__EXERCISE TASK__
Display each line of the items below that contains the string "farthest". The match is case-sensitive.

__ROWS__
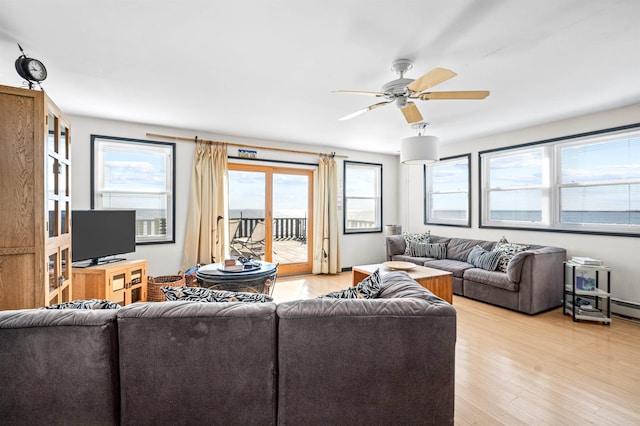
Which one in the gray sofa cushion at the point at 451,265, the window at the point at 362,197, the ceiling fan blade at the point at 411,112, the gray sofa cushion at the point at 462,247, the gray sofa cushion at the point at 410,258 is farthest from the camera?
the window at the point at 362,197

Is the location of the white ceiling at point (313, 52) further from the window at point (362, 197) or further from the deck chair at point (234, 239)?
the window at point (362, 197)

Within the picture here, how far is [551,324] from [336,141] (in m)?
3.96

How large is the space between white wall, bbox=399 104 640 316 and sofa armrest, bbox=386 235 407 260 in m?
0.81

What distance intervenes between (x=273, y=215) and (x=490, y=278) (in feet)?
11.6

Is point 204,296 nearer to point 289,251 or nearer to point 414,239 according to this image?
point 289,251

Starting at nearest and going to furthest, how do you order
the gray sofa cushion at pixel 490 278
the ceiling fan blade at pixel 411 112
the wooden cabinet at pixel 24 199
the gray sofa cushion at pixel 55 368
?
the gray sofa cushion at pixel 55 368
the wooden cabinet at pixel 24 199
the ceiling fan blade at pixel 411 112
the gray sofa cushion at pixel 490 278

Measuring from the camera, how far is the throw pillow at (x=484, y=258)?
4.23 meters

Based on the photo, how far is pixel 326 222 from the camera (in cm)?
584

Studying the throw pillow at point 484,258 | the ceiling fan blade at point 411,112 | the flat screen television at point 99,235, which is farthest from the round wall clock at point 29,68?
the throw pillow at point 484,258

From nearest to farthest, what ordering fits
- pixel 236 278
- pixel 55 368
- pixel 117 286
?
pixel 55 368 → pixel 236 278 → pixel 117 286

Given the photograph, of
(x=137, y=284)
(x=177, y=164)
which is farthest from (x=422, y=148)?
(x=137, y=284)

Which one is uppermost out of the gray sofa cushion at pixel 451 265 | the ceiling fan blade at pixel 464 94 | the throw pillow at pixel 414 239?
the ceiling fan blade at pixel 464 94

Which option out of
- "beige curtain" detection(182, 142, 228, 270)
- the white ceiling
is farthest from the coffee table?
the white ceiling

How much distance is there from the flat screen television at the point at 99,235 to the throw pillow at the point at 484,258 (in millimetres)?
4743
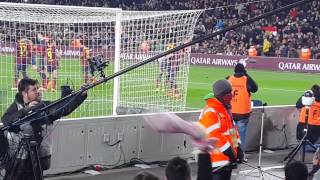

__TASK OUTPUT__
Which one in the gray sofa cushion at the point at 451,265, the window at the point at 362,197, the ceiling fan blade at the point at 411,112, the gray sofa cushion at the point at 462,247, the gray sofa cushion at the point at 410,258 is farthest from the camera?
Studying the throw pillow at point 484,258 | the ceiling fan blade at point 411,112 | the flat screen television at point 99,235, which is farthest from the round wall clock at point 29,68?
From nearest to farthest, what ordering fits
which is farthest from (x=422, y=148)?
is farthest from the coffee table?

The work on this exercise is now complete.